▸ **GIVEN TEXT**:
++++++++++++++++++++

Date of Graduation
Masters of Science (MS)
Autism is a spectrum of neurological disorders that is characterized by repetitive and stereotyped behaviors, lack of social skills in verbal and non-verbal communications, and intellectual disability. Recent statistics shows that 1 out of every 88 children in the US is affected by autism.
In this thesis, I first review previous studies on genetic association analyses of autism spectrum disorder. A large number of these studies fall into two categories: Genome Wide Association Studies (GWAS) and sequencing studies. Although GWAS are able to identify multiple common risk variants associated with different diseases, these common variants explain only a small portion of disease occurrence. In the case of autism, GWAS has had only limited success in identification of common risk variants. Recent studies suggest that rare variants have an important role in causing this disorder. There are a number of sequence-based association studies that have analyzed the relationship of rare variants with autism.
Chapter 2 of my thesis presents some of the most popular sequencing-based rare variant association analysis methods along with their advantages and disadvantages. From previously published methods, the Weighted Sum Method (WSM) and Sequence Kernel Association Test (SKAT) are used to analyze the autism disease sequencing data since they have some advantages over similar methods. A new method called the Single Variant Method (SVM) is introduced in section 2.4. This new method provides a better understanding of the data and identifies associated variants not found by the previous methods.
In Chapter 3, the results of the analysis of the autism data using WSM, SKAT and SVM are presented and discussed. Although there is no gold standard, there is insightful information to be learned by applying multiple methods, including the novel SVM method proposed here.

++++++++++++++++++++

▸ **RECORDED INFORMATION**:
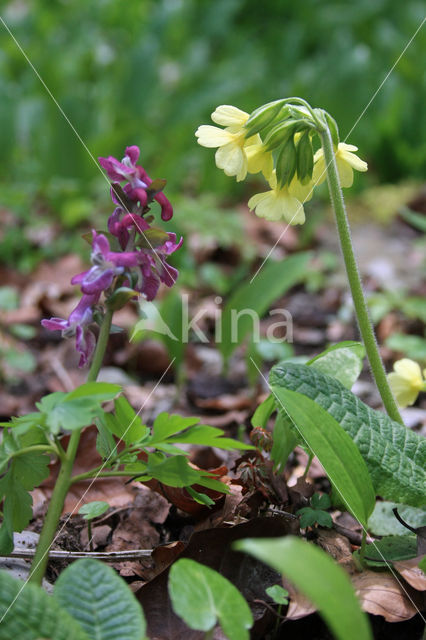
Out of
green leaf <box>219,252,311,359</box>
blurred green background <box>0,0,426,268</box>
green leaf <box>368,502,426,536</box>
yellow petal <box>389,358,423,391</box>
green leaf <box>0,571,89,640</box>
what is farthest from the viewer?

++++++++++++++++++++

▸ **TASK A**: According to the thesis abstract, how many children in the US are affected by autism?
▸ **TASK B**: Alter the thesis abstract starting with "Chapter 2 of" and going on through "the previous methods.", putting "widely used" in place of "popular".

▸ **ANSWER BOX A**: One out of every 88 children in the US is affected by autism.

▸ **ANSWER BOX B**:
Chapter 2 of my thesis presents some of the most widely used sequencing-based rare variant association analysis methods along with their advantages and disadvantages. From previously published methods, the Weighted Sum Method (WSM) and Sequence Kernel Association Test (SKAT) are used to analyze the autism disease sequencing data since they have some advantages over similar methods. A new method called the Single Variant Method (SVM) is introduced in section 2.4. This new method provides a better understanding of the data and identifies associated variants not found by the previous methods.